--- What the exercise asks ---
Copy each line below exactly and leave the pictures out.

--- The data ---
——————————
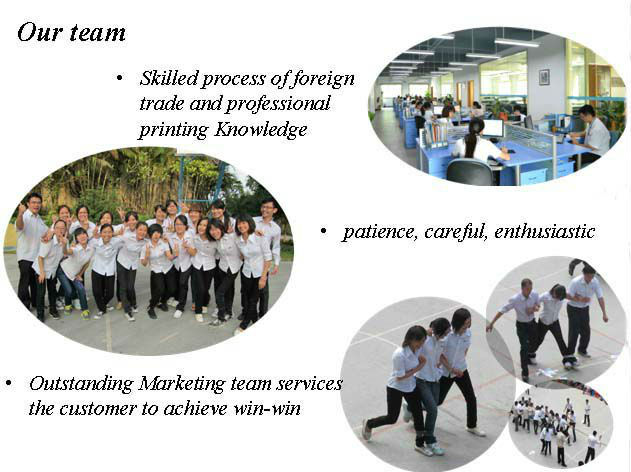 Our team

• Skilled process of foreign trade and professional printing Knowledge

• patience, careful, enthusiastic

• Outstanding Marketing team services the customer to achieve win-win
——————————
--- Response box ---
 Our team

• Skilled process of foreign trade and professional printing Knowledge

• patience, careful, enthusiastic

• Outstanding Marketing team services the customer to achieve win-win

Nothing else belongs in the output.